Beurling primes

References:

• Wikipedia
• Beurling Zeta Functions, Generalised Primes, and Fractal Membranes

noncomputable def IsBeurlingPrimes (a : ℕ → ℝ) : Prop

A sequence of real numbers 1 < a 0 < a 1 < ... is called a set of Beurling prime numbers if it tends to infinity.

Equations

• IsBeurlingPrimes a = (1 < a 0 ∧ StrictMono a ∧ Filter.Tendsto a Filter.atTop Filter.atTop)

def beurlingInteger (a : ℕ → ℝ) (k : ℕ →₀ ℕ) : ℝ

A Beurling integer is a number of the form ∏ i, (a i) ^ (k i) for a given sequence a and a finitely-supported sequence of naturals k.

Equations

• beurlingInteger a k = k.prod fun (x y : ℕ) => a x ^ y

@[simp]

theorem beurlingInteger_def (a : ℕ → ℝ) (k : ℕ →₀ ℕ) : beurlingInteger a k = k.prod fun (x y : ℕ) => a x ^ y

def BeurlingIntegers (a : ℕ → ℝ) : Set ℝ

The set of Beurling integers are numbers of the form ∏ i, (a i) ^ (k i), where k has finite support.

Equations

• BeurlingIntegers a = Set.range (beurlingInteger a)
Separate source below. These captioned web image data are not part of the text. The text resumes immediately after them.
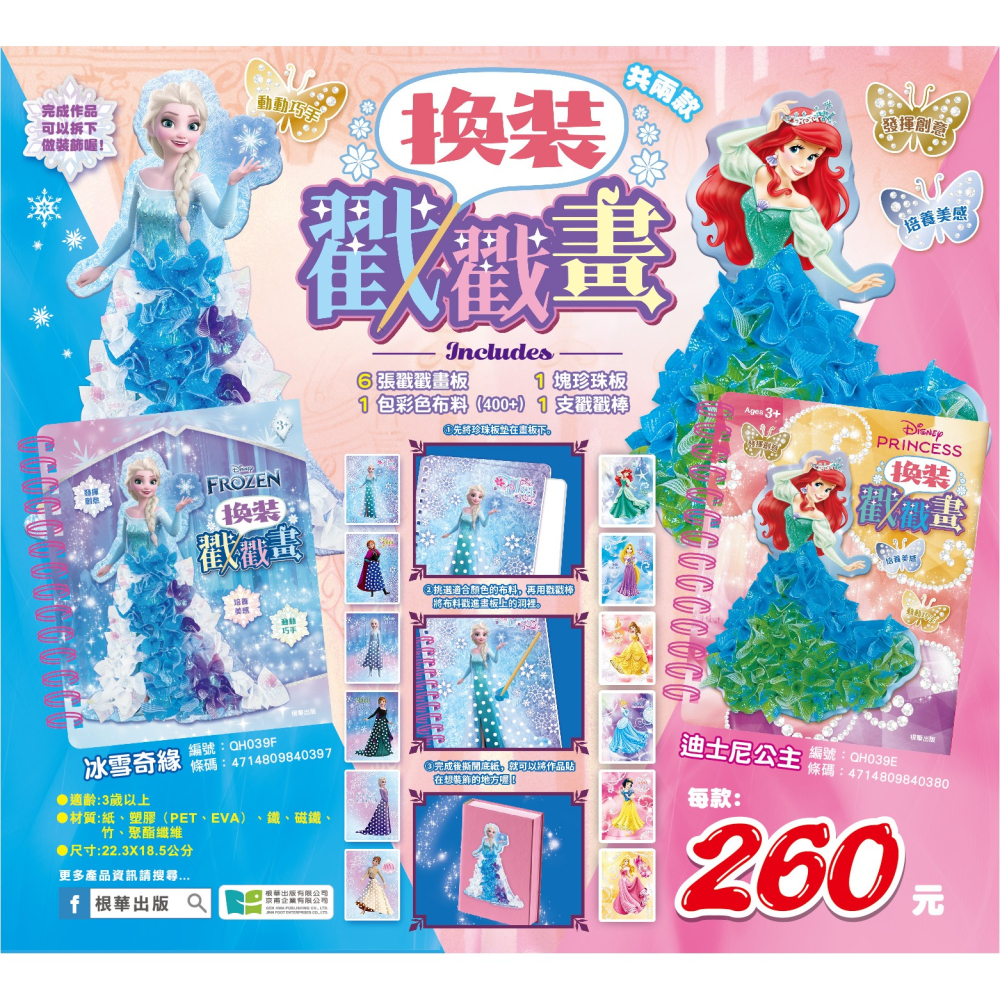 💛全新現貨💛《京甫》迪士尼公主 換裝戳戳畫💖小小孩💖-細節圖5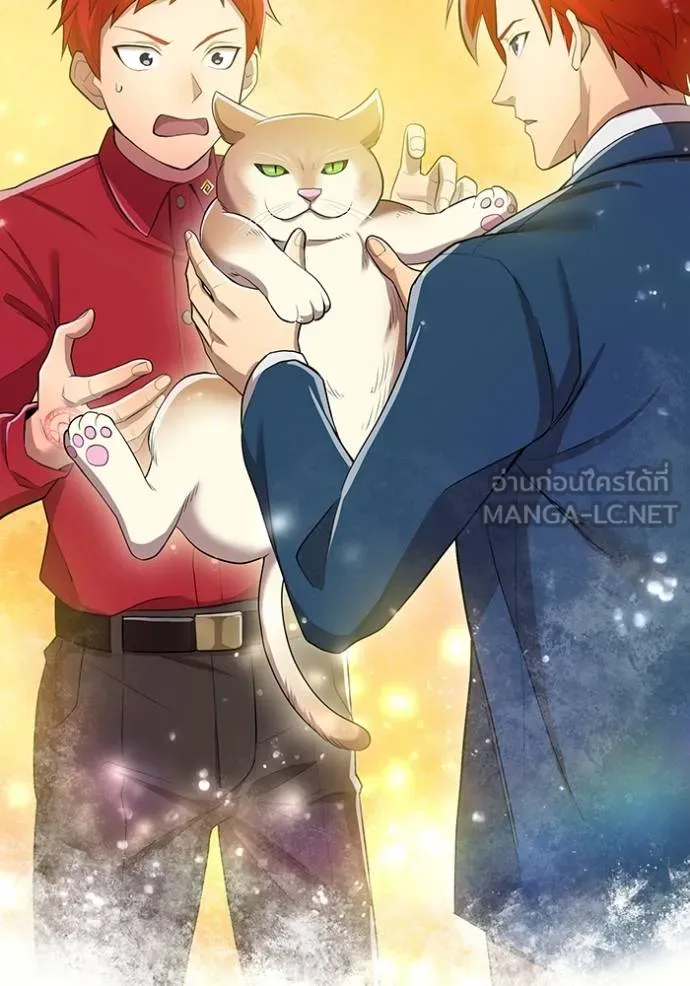 I am the strongest awakeners, recognized by all of the world‘s cheat masters ตอนที่ 23 หน้า 159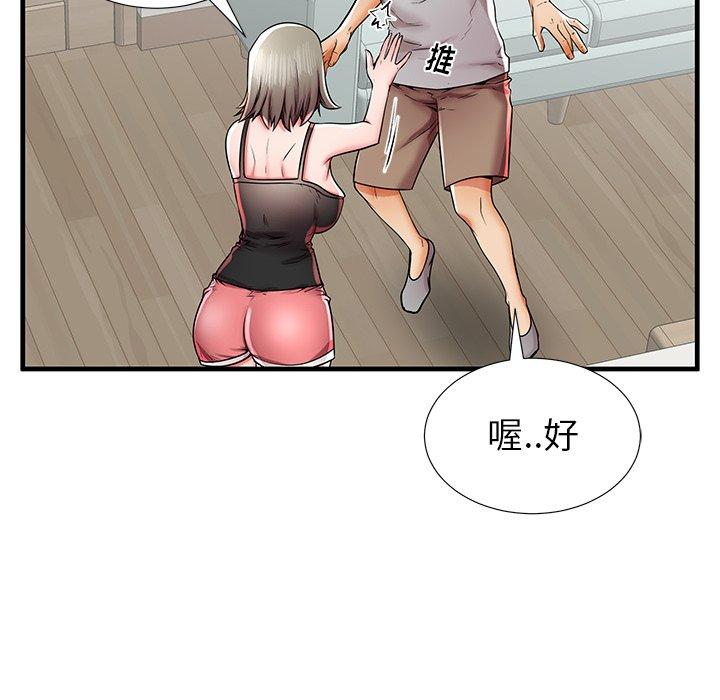 《失格妈妈》漫画 第39话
theorem beurlingInteger_mem (a : ℕ → ℝ) (k : ℕ →₀ ℕ) : beurlingInteger a k ∈ BeurlingIntegers a

theorem generator_mem_beurling (a : ℕ → ℝ) (i : ℕ) : a i ∈ BeurlingIntegers a

Every element of the sequence a is a Beurling integer.

theorem mul_mem_beurling {a : ℕ → ℝ} {x y : ℝ} (hx : x ∈ BeurlingIntegers a) (hy : y ∈ BeurlingIntegers a) : x * y ∈ BeurlingIntegers a

The set of Beurling integers is closed under multiplication.

theorem pow_mem_beurling {a : ℕ → ℝ} {x : ℝ} (k : ℕ) (hx : x ∈ BeurlingIntegers a) : x ^ k ∈ BeurlingIntegers a

The set of Beurling integers is closed under taking powers.